> [EXERCISE INSTRUCTIONS]:
- A) From the passage on the International Space Station, extract the part starting at "The Destiny Lab" and ending at "13 laboratory racks.".
- B) According to the passage on the International Space Station, on what date was the Destiny Lab launched?
Start of SELECTED TEXT
The ISS will feature three main science modules: the US-built Destiny Lab, the Japanese Kibo experiment module and Europe’s Columbus Laboratory.

The Destiny Lab was launched on 7 February 2001 and is an 8.5m-long, cylindrical, pressurised module. It has a capacity of 24 rack locations and will accommodate 13 laboratory racks.

Kibo is Japan’s first manned space facility and will allow up to four astronauts to perform scientific experiments. Kibo consists of four components: two experimental facilities (one pressurised and one exposed), logistics modules attached to each of them and a manipulator arm to be used for experiments and ORU changeout tasks.

The Columbus Laboratory is a 6.8m-long cylinder that contains 75m³ of internal space. Broadband video and data links will allow scientists on Earth to control the mini laboratories that will be housed on International Standard Payload Racks. The module can accommodate ten such racks and has a further four external mounting points that will allow experiments to be conducted in the vacuum of space. It is due to be launched in October 2004.


The Italian MPLMs (Leonardo, Donatello and Raffaello) are unmanned reusable modules that are designed to bring new laboratory racks to the science modules and carry away old ones. They are removed from the Space Shuttle after it has docked, have their contents changed and are then replaced for their return to Earth.

In order to function as both station modules and cargo transports, the MPLMs include components that provide life support, fire detection and suppression, electrical distribution and computer functions. Eventually, the MPLM will carry refrigerators or freezers for transporting experiment samples and food to and from the station.


The first crew of three arrived at the ISS in November 2000, since when the station has been permanently inhabited. At the same time as the crew arrived, a Soyuz vehicle was docked to the ISS as the crew rescue vehicle. Its maximum capacity of three is the major limiting factor in the number of people that the ISS can currently support.

In order to bring its population up to seven, the station was eventually to be fitted with a dedicated crew return vehicle. However, cuts in NASA funding have crushed that project and the only other US equivalent is the orbital spaceplane which will not be ready until 2010 at the earliest. The most likely situation will be that two Soyuz capsules are docked to the station, allowing emergency evacuation for six. Since three people are required just to run the station, this is the only short-term solution that will allow meaningful research to be carried out.
End of SELECTED TEXT
Start of GIVEN MATERIAL
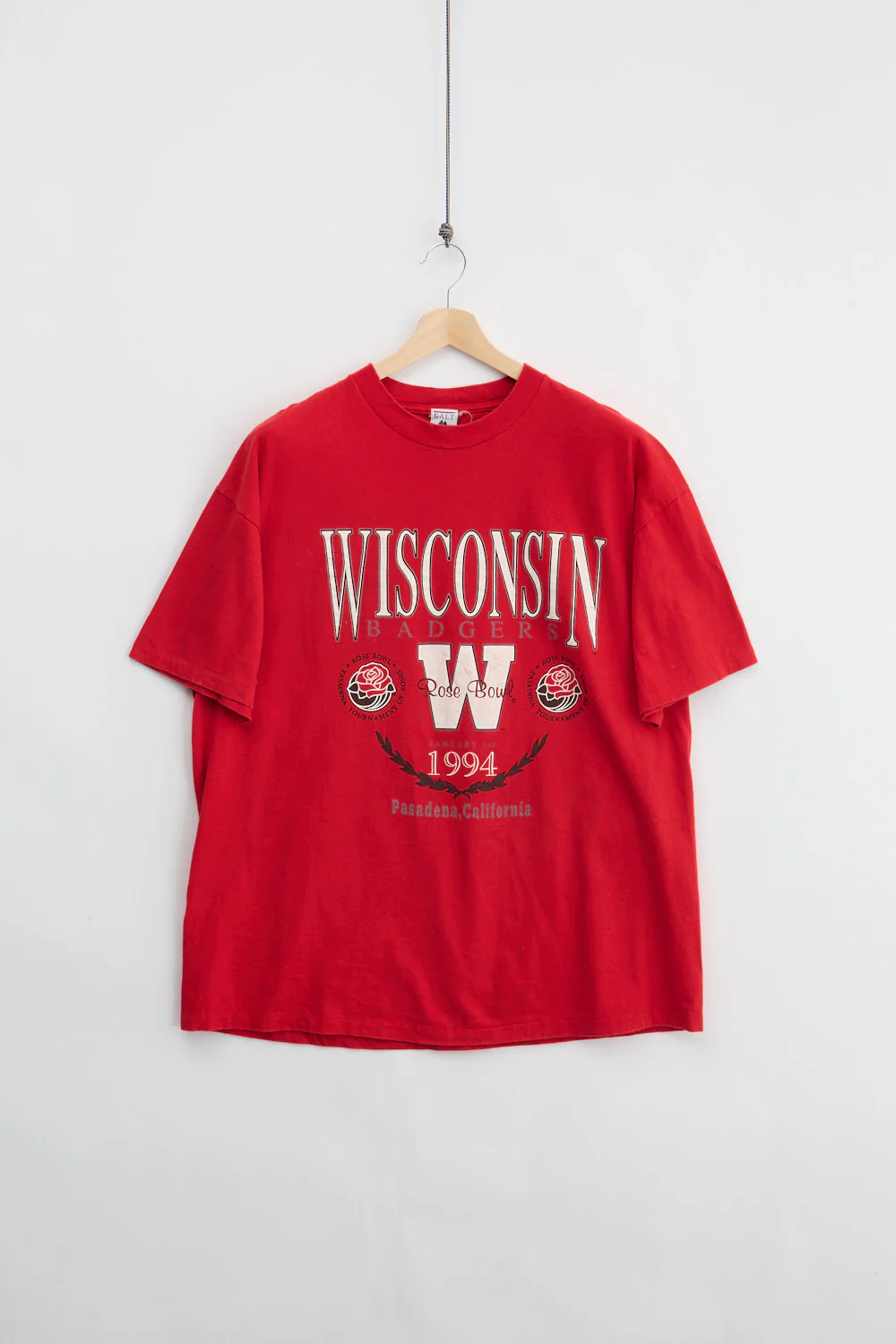 1994 Rose Bowl Championship Tee (XL)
End of GIVEN MATERIAL
> [RESULTS IN ORDER]:
- A)
The Destiny Lab was launched on 7 February 2001 and is an 8.5m-long, cylindrical, pressurised module. It has a capacity of 24 rack locations and will accommodate 13 laboratory racks.

- B) 7 February 2001